2.1.1. Link Atmak Suretiyle Yapılan Fikri Mülkiyet İhlalleri

Sık görülen ihlal çeşitlerinden birisi, link atmak suretiyle yapılan fikri mülkiyet ihlalidir. Link, bir bilgisayar programı ile gerçekleştirilen bir web sayfasından diğerine geçişi sağlayan faaliyettir. Link atma sayesinde istenilen siteye kolayca ulaşılabilir. Link atma çeşitlerinden basit link atma, kaynak metinde kullanıcı tarafından görülen ayrıca da tıklanmasıyla aktif olan başka bir muhtevaya kurulan bağlantıdır. Link verme bir bakıma çoğaltmadır. Eser sahibinin izni alınmadan eserin sanal ortama verilmesi fikri mülkiyet hakkının ihlalidir. Eser sahibinin mali haklarından biri olan yayma hakkı gereği eseri internete koyabilir ve link atma da fikri mülkiyet ihlaline sebebiyet vermez. Çünkü link adresi verme bir site üzerinde işlem anlamında bir değişiklik yapmaz. Ancak eser sahibine basit link atma suretiyle maddi bir zarar verilmese de manevi bir zarara sebep olabilir mi doktrinde tartışılmıştır. Buna göre, manevi hak ile korunmak istenen eser sahibi kişinin esere özgülediği fikridir. Kanunun manevi haklar içerisinde belirtmiş olduğu eser sahibinin eserde adının belirtilmesini talep hakkı basit link atma ile ihlal edilmiş olmaz çünkü basit link atılan kişi linke tıkladığında ana sayfaya direk ulaşır ve eserin kime ait olduğunu oradan görebilir. Link atma çeşitlerinden bir diğeri de derin (dâhili) link atmadır. Buna göre, bir siteden başka bir siteye link atılırken, linki verilen sitenin ana sayfası geçilerek direk iç sayfaya girilmektedir. Bu durumda HTML ve Java programlama dili kullanılmaktadır. Derin link atma suretiyle fikri hak ihlalinin olması hakkında ilk hukuki uyuşmazlık 1996 yılında İskoç adalarında gerçekleşmiştir. Bu uyuşmazlıkta gazetenin internet sitesindeki bazı haberlere kullanıcıların direk linke tıklayarak ulaşması ve gazete bundan zarar görmesi ile ilgilidir. Sonuçta mahkeme, derin link atıldığı zaman ana sayfanın atlandığına ve verilen reklamların kullanıcılara ulaşmadığına bu nedenle de bu fiilin fikri hak ihlali olduğuna karar vermiştir. Bu karar ve devam eden kararlardan anlaşıldığı üzere derin linkler fikri hak ihlaline sebebiyet vermektedir (Bozca, 2014).

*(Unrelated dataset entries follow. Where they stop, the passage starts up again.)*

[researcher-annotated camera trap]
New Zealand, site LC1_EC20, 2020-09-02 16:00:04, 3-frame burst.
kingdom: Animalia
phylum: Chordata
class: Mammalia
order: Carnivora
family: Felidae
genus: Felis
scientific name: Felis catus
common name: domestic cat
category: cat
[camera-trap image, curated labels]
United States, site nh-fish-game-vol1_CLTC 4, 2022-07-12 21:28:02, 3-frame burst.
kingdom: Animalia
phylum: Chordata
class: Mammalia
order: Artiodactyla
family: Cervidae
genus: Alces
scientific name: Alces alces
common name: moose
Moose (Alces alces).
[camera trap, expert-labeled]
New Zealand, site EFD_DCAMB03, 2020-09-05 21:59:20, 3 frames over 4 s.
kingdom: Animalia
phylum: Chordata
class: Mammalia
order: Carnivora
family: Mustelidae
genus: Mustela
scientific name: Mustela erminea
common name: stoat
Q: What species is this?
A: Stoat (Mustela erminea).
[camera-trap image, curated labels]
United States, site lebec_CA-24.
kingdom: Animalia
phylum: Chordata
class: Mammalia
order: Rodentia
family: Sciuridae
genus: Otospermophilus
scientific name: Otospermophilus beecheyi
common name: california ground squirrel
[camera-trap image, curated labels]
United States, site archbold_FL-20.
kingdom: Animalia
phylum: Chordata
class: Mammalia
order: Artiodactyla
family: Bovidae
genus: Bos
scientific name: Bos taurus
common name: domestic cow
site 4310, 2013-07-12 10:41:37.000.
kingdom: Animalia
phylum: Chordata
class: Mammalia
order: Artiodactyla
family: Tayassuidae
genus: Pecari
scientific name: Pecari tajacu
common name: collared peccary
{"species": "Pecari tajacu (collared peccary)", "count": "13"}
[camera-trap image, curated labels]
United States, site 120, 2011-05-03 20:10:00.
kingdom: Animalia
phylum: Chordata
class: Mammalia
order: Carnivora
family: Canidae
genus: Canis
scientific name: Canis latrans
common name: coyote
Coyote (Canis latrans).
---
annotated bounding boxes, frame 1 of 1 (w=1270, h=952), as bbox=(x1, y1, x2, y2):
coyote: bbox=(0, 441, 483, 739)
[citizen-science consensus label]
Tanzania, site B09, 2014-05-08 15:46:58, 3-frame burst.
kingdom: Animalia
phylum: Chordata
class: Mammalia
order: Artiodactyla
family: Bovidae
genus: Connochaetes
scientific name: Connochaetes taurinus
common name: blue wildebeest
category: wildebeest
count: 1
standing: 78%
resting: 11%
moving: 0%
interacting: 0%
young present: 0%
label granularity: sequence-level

2.1.2. Çerçeve İçine Almak Suretiyle Yapılan Fikri Mülkiyet İhlalleri

Çerçeve içine alma demek, web sitelerini çerçevelere ayırmaktır. Yani, birden fazla doküman yan yana çağrılmaktadır. Bu şekilde başkasına ait içerik çerçeve içerisinde gösterilse bile diğer kişinin URL’si değil yalnızca bağlantı kuran sirenin sitenin URL’si gözükmektedir. Aslında çerçeve içine alma derin link atmanın bir çeşididir. ABD’de ortaya çıkan bir uyuşmazlıkta Total News adlı on-line haber sağlayıcısı, aralarında davacı, Washington Post ile CNN ve TIME‟ın bulunduğu medya kuruluşlarına ait web sayfalarının adlarını kendi web sayfasına link olarak koymuştur. Mahkemenin verdiği karara göre, Total News’in başka kişilere ait haberleri çerçeve içinde kullanıcılara sunması haksız rekabet teşkil ettiği kararına varılmıştır (Kilmer, 2002).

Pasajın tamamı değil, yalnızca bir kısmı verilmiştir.